YOUR INSTRUCTIONS = For the text below on visualization for runners, decide whether each statement (a), (b), and (c) agrees with it. Answer yes or no for each, and quote the deciding words. (a) Visualization can sometimes replace practicing the actual skill. (b) Runners should bolt at the start to get ahead of the crowd. (c) Suffering during a race is inevitable.

Seeing Is Achieving

They say if you can imagine it, you can create it.

I tend to agree with this, but I also believe you need to go a layer beyond just imagining it.

Visualisation has been shown to produce incredibly powerful results when it is focused and specific. Sports Psychologists regularly prescribe visualisation techniques to athletes and in some cases this can be done in lieu of practicing the actual thing you are trying to achieve.

For example, if a Golfer has a major tournament coming up, they may practice in their mind, the winning putt. They can’t replicate the crowd, the pressure and the atmosphere in real life, so visualisation becomes the tool by which the Golfer can immerse themselves in that situation so that when it happens, they are better prepared.

For us runners, being able to run a major race in our heads before we actually turn up to the start line gives us a far better sense of readiness on the day. The technique of effectively visualising for the purposes of improved performance should involve a number of things:

1) Begin by visualising the situation from the very beginning. This may be the way you feel when you wake up on the morning of the race. You’ll want to feel energised yet calm. Imagine feeling that sensation of being READY, in body and in mind. KNOWING that your engine is tuned and that you have done the work that is required.

2) Picture moving through the crowd at the start line, feeling the energy from the other runners and picking up on their nervous tension. Knowing that feeling the way you do, gives you a distinct advantage over them. Imagine yourself smiling and being calm. YOU ARE READY.

3) Imagine yourself standing on the start line, your muscles are twitching with the anticipation of what is about to happen. Again, see, hear and feel the crowd of other runners around you then expand your awareness further out to notice the family, friends and onlookers nearby. They are adding to the energy in the atmosphere. Use it.

4) Hear in your mind that gun going off and then feel the surge of adrenalin that comes as you being to run. You are still relaxed but you also feel unleashed. Running smart, you don’t bolt at the gate, instead you pick a strategic line through the crowd and work your way into a position where you feel the pace suits you.

5) You run an internal check of your systems. Legs are moving freely, feet tapping lightly at the ground. Your back, shoulders and arms are not holding any unnecessary tension. Your hands are loose and your head is up, looking through the crowd, being aware of YOUR pace and how comfortable you feel.

6) See the other runners around you and notice that some are slowing down while others are speeding ahead. Know that they are running their own race and that their pace holds no importance to you. You are running in YOUR groove and it feels good.

7) The distance and time is passing. Your effort has been solid and you begin to feel the first signs of tiredness. Recognise this for what it is. It is simply a reflection of what you are doing right now. Notice that feeling and accept it. Exertion is required – tiredness or fatigue is inevitable (it shows that you are working hard enough), BUT suffering is optional! Expect to begin to get uncomfortable but welcome that feeling. This is what we crave! We seek out these experiences because they give us a new and improved version of ourselves in return. Embrace it and keep running.

DATASET CONTENT =
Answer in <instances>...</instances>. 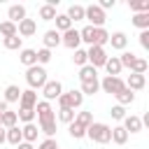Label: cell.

OUTPUT FOR THIS EXERCISE =
(a) Yes: "in some cases this can be done in lieu of practicing the actual thing you are trying to achieve."
(b) No: "Running smart, you don’t bolt at the gate"
(c) No: "tiredness or fatigue is inevitable (it shows that you are working hard enough), BUT suffering is optional!"